:: Task requirements ::
**A.** According to the news story about the nurse stranded in Cambodia, on what date were Cheryl and Ivon Baxter due to fly home?
**B.** Output the news story about the stranded nurse from "Respiratory nurse Cheryl Baxter and her husband Ivon were" down to "a medical certificate.".
**C.** Pick up the news story about the nurse stranded in Cambodia after its last sentence and continue writing it.

A NHS nurse stranded in Cambodia who begged Boris Johnson to bring her home is finally back in the UK.
Respiratory nurse Cheryl Baxter and her husband Ivon were on holiday when Britain went on lockdown and were due to fly home on March 22.
But they were stopped from boarding their second flight in Bangkok after officials demanded a medical certificate.
They spent the whole day obtaining the paperwork and were re-booked onto another flight - only to be told they to undergo coronavirus testing before they could travel.
Friends set up a crowdfunding campaign as the couple, of East Sussex, 'neared meltdown' and almost ran out of money.
After an agonizing 72-hour wait for their results and a direct plea to the Prime Minister, the couple came back negative and were able to board their flight with £1,000 raised by wellwishers via their Go Fund Me page.
Respiratory nurse Cheryl Baxter and her husband Ivon (pictured together) were on holiday in Cambodia when Britain went on lockdown and they found themselves unable to get home
An update today read: 'It is with great pleasure to update you with some positive news. Cheryl and Ivon have now returned home safely.
'We can not thank everybody enough with the support shown through a very tough 48 hours for Cheryl and Ivon, who had to face the fear and distress which was caused.'
The post continued: 'We reached our target which we are extremely grateful for.
'Cheryl and Ivon will now do what they do best and return to work as frontline/Keyworker's for our country.
'No more donations are required, this campaign has had a positive effect and we are hoping that by what we have managed to do many other stranded Will get home safely too. Again thank you for your kindness, thoughts and prayers.

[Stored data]
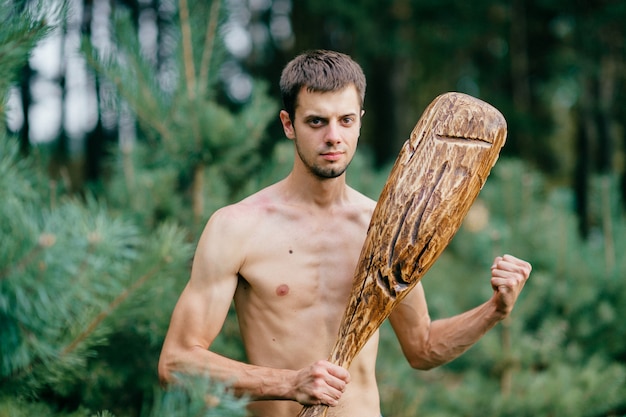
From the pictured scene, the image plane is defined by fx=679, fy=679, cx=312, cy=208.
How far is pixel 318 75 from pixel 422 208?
1.47ft

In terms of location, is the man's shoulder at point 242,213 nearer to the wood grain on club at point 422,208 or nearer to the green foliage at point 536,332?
the wood grain on club at point 422,208

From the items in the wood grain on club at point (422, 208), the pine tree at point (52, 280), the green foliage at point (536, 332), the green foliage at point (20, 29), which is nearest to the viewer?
the pine tree at point (52, 280)

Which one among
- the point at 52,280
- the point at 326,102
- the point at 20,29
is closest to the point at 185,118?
the point at 326,102

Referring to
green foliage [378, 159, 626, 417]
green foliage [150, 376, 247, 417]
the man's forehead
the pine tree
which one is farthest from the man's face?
green foliage [378, 159, 626, 417]

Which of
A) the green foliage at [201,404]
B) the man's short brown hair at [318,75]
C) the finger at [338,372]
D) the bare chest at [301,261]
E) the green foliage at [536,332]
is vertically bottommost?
the green foliage at [536,332]

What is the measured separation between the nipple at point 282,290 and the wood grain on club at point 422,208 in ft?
0.66

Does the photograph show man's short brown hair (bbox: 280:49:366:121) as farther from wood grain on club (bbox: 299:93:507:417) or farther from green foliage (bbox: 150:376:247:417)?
green foliage (bbox: 150:376:247:417)

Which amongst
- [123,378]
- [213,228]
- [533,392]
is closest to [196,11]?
[213,228]

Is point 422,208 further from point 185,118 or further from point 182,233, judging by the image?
point 185,118

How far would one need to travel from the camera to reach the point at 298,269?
73.8 inches

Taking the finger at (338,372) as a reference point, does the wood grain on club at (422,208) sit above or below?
above

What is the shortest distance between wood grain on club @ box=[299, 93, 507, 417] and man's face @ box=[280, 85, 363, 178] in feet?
0.56

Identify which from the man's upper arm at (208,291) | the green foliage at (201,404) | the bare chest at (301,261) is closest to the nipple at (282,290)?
the bare chest at (301,261)

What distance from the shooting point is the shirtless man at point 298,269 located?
5.82 ft
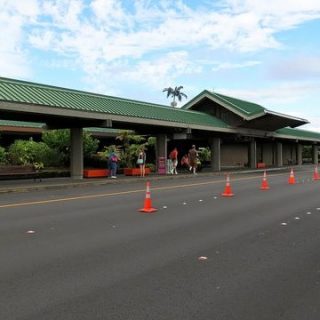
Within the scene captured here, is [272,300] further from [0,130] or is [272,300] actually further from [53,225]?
[0,130]

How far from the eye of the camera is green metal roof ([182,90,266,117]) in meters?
40.7

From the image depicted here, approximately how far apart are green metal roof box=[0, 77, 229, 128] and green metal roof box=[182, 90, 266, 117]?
5954 mm

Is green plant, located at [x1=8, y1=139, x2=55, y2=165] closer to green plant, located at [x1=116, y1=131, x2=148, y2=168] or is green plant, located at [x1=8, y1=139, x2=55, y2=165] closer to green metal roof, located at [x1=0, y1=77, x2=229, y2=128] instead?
green plant, located at [x1=116, y1=131, x2=148, y2=168]

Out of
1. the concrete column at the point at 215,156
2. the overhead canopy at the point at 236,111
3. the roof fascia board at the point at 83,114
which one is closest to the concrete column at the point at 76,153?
the roof fascia board at the point at 83,114

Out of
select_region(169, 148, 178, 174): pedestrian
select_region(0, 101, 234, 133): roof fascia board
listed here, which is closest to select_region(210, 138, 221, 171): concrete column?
select_region(0, 101, 234, 133): roof fascia board

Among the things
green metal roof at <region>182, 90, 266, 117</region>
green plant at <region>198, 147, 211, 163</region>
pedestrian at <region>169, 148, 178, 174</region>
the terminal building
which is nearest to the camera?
the terminal building

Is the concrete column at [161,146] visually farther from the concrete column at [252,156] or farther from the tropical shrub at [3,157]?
the concrete column at [252,156]

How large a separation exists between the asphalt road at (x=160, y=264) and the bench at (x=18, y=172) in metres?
13.3

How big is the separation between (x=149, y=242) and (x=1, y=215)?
182 inches

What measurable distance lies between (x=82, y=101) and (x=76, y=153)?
263 cm

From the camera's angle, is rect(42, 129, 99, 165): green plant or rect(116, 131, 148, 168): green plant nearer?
rect(116, 131, 148, 168): green plant

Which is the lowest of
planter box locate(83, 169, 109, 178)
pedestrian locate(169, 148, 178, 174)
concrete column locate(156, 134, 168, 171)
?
planter box locate(83, 169, 109, 178)

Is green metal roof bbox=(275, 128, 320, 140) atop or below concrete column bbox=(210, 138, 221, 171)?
atop

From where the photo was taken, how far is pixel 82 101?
26.0 m
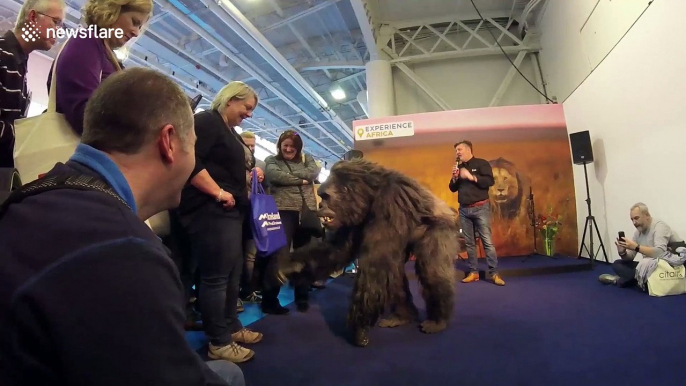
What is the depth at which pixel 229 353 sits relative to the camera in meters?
2.04

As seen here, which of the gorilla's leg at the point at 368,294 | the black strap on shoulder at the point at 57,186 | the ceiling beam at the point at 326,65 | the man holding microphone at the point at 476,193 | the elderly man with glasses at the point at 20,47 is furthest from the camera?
the ceiling beam at the point at 326,65

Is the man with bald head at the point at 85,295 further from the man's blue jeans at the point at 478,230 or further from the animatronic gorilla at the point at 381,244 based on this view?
the man's blue jeans at the point at 478,230

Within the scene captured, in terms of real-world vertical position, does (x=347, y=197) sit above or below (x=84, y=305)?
above

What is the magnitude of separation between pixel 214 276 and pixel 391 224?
1.05 m

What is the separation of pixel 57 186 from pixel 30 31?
1.60 metres

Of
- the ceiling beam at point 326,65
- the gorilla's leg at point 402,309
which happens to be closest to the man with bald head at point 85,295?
the gorilla's leg at point 402,309

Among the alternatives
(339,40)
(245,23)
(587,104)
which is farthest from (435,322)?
(339,40)

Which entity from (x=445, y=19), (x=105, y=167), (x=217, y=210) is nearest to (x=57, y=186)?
(x=105, y=167)

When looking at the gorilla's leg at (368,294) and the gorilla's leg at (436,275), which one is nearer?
the gorilla's leg at (368,294)

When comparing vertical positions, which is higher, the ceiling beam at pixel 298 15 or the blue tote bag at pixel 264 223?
the ceiling beam at pixel 298 15

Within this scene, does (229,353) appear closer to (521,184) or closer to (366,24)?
(521,184)

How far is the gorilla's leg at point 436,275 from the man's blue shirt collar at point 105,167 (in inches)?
82.7

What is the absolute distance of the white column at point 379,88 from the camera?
792 cm

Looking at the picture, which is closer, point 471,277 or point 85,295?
point 85,295
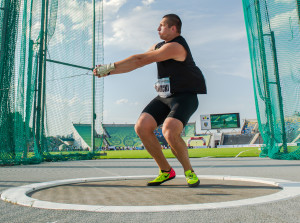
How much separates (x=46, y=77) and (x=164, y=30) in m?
7.31

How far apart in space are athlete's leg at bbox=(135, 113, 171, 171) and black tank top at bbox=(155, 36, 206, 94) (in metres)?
0.40

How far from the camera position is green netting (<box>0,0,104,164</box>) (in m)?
7.43

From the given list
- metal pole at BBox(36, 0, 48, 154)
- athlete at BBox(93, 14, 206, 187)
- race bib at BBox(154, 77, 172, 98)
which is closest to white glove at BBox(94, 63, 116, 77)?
athlete at BBox(93, 14, 206, 187)

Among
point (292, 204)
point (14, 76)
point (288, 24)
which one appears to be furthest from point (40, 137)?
point (292, 204)

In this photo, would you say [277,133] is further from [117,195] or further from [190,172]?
[117,195]

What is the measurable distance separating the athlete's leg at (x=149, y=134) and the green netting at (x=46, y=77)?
5.47m

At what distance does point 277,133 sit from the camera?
803 centimetres

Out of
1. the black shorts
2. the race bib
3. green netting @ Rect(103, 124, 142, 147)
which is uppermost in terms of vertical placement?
the race bib

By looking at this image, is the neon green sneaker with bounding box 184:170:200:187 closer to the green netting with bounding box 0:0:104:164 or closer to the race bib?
the race bib

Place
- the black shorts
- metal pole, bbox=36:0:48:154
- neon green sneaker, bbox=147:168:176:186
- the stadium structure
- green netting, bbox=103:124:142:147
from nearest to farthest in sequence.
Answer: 1. the black shorts
2. neon green sneaker, bbox=147:168:176:186
3. metal pole, bbox=36:0:48:154
4. the stadium structure
5. green netting, bbox=103:124:142:147

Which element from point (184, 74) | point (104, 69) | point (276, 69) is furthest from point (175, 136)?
point (276, 69)

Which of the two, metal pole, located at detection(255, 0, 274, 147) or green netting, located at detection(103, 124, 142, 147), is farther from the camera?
green netting, located at detection(103, 124, 142, 147)

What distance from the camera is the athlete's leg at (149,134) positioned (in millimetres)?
2990

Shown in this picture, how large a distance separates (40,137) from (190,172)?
7.24 m
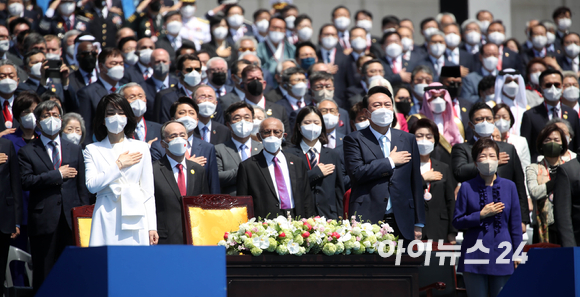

:: Answer set ::
**A.** March 22

**B.**
Respiratory nurse Cheryl Baxter and her husband Ivon were on holiday when Britain went on lockdown and were due to fly home on March 22.
But they were stopped from boarding their second flight in Bangkok after officials demanded a medical certificate.

**C.**
Ms Baxter is a ward matron at Conquest Hospital in Hastings and her husband Ivon is also a key worker, she said in her online video.
Before they got the green light to go home, she uploaded the heartbreaking clip begging the Prime Minister to intervene so she could go back to work.
After an agonizing 72-hour wait for their results and a direct plea to the Prime Minister, the couple were able to board their flight with £1,000 raised by wellwishers via their Go Fund Me page
Breaking down into tears, she said: 'I've now run out of my medications needed and money is dwindling fast, so please UK Government and the Foreign Commonwealth (Office) help us back to our own country like you say we should.
'I'm a frontline NHS nurse - come on Boris Johnson, help me get back to where I'm needed.'
The Go Fund Me page had a target of £1,000 to help the couple with the cost of new flights, extended accommodation and food.
Their original online message read: 'We were told on the first cancellation on Sunday we did not have the medical certificates required to enter Bangkok, explaining we did not have the Covid-19 virus.
'The medical certificate cost is 80 dollars and now it's not worth the paper it's written on. Apparently now we need a swab and negative lab results proving we do not have this Covid-19 virus.
Before they got the green light to go home, Cheryl Baxter (pictured) uploaded the heartbreaking video message begging the Prime Minister to intervene so she could go back to work
'We also run the risk of Bangkok airport closing and also, the longer we're here, of us contracting this virus in a foreign country.
'We really are trying, believe you me, but with the language barrier and lack of communication this seems to be a relentless task.
'We are near a meltdown and unable to cope with this uncertainty so I'm begging you all, please post and share this to assist me and my husband and also the other people trying to return home and get the help we so desperately need.'
While Mrs Baxter and her husband are safely home, dozens of British families are still stuck abroad due to coronavirus restrictions.
Britons are increasingly turning to online fundraising to get back to the UK.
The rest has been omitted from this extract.